I’ve written here before on meaning in poetry and it’s a subject that continues to fascinate me. Many of our discussions at Culture Club meetings concern meaning (particularly the heated debates around meaning in Bob Dylan’s Lily, Rosemary and the Jack of Hearts), and I still suspect that this is not necessarily the question we should be asking.
Rather than ask the question ‘what does this mean?’ when faced with art of any kind, I’m more and more drawn to the view that the real question should be ‘what is this?’

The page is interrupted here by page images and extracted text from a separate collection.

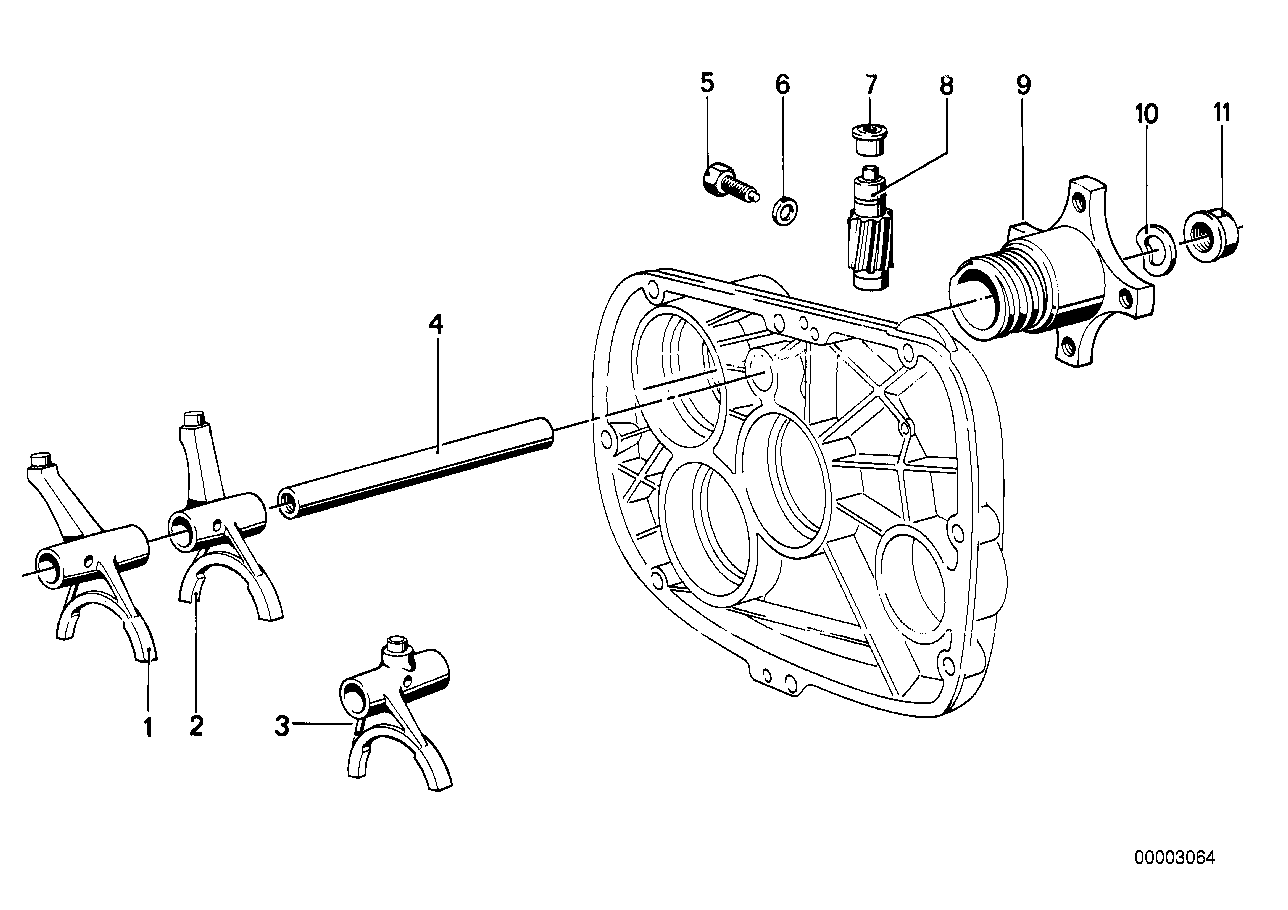 5
6
7
8
9
10
11
4
1
2
3
00003064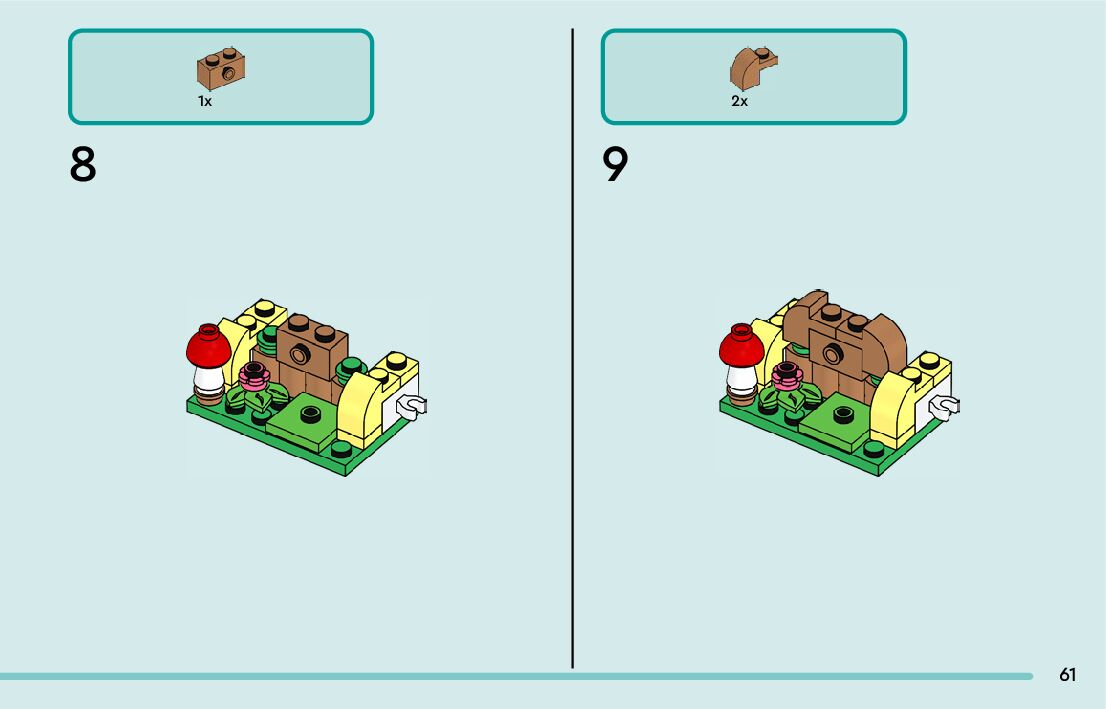 1x

8

2x

9

61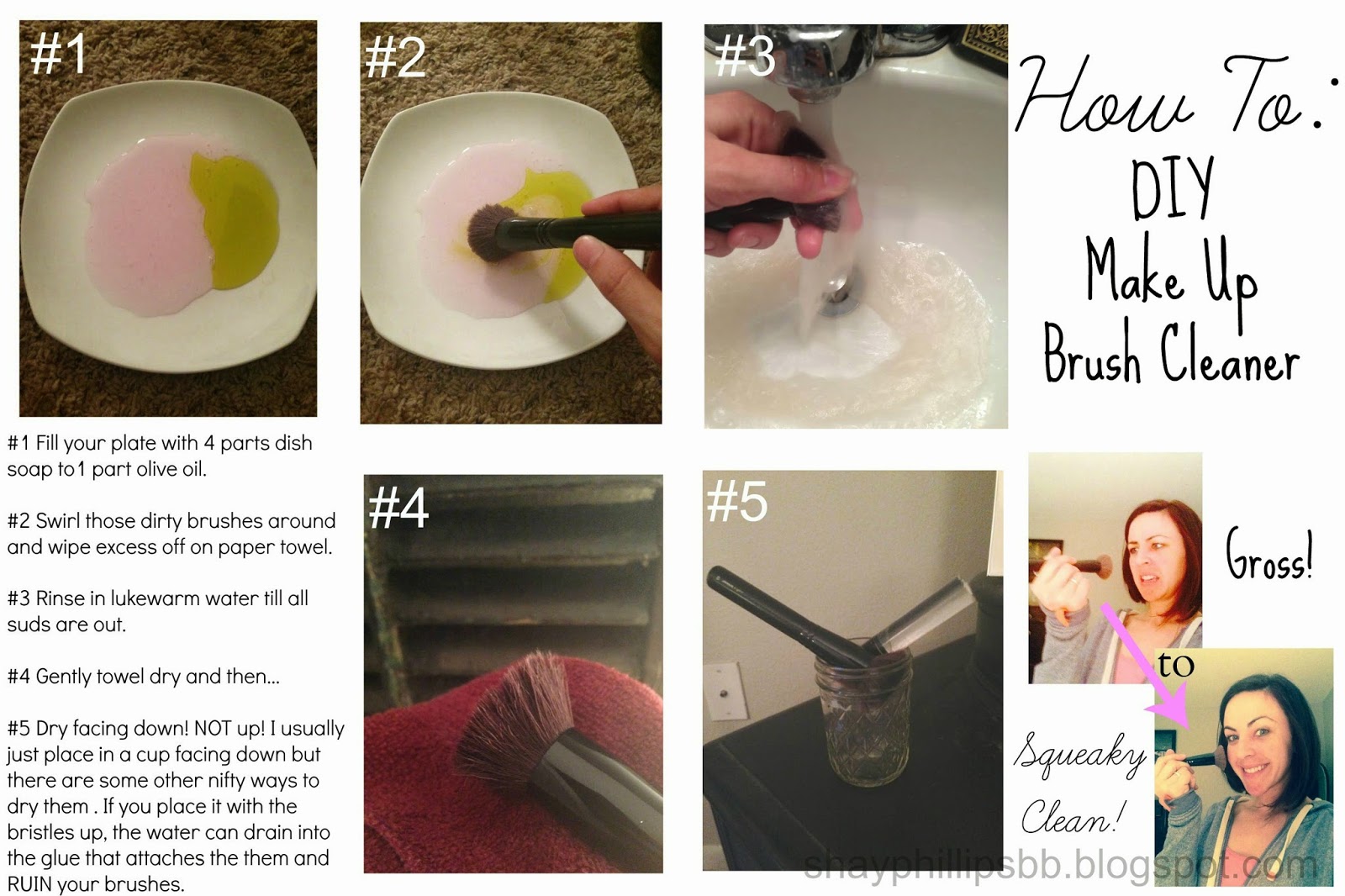 #1

#2

#3

How To:
DIY
Make Up
Brush Cleaner

#1 Fill your plate with 4 parts dish soap to 1 part olive oil.

#2 Swirl those dirty brushes around and wipe excess off on paper towel.

#3 Rinse in lukewarm water till all suds are out.

#4 Gently towel dry and then...

#5 Dry facing down! NOT up! I usually just place in a cup facing down but there are some other nifty ways to dry them . If you place it with the bristles up, the water can drain into the glue that attaches the them and RUIN your brushes.

#4

#5

Gross!

to

Squeaky Clean!

shayphillipsbb.blogspot.com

Here’s a quote by C.G. Jung, from his lecture ‘On the Relation of Analytical Psychology to Poetry’, 1922 (published in The Spirit in Man, Art and Literature):
We have talked so much about the meaning of works of art that one can hardly suppress a doubt as to whether art really ‘means’ anything at all. Perhaps art has no ‘meaning’, at least not as we understand meaning. Perhaps it is like nature, which simply is and ‘means’ nothing beyond that. Is ‘meaning’ necessarily more than mere interpretation – an interpretation secreted into something by an intellect hungry for meaning? Art, it has been said, is beauty, and ‘a thing of beauty is a joy for ever’. It needs no meaning, for meaning has nothing to do with art.
Where does that leave the appreciation of art? Perhaps in trying to understand how a piece of art works, how it achieves its effects, its structure, form, etc. Meaning comes into that, but not as the primary focus of our attention.
What do you think – does it matter what art ‘means’?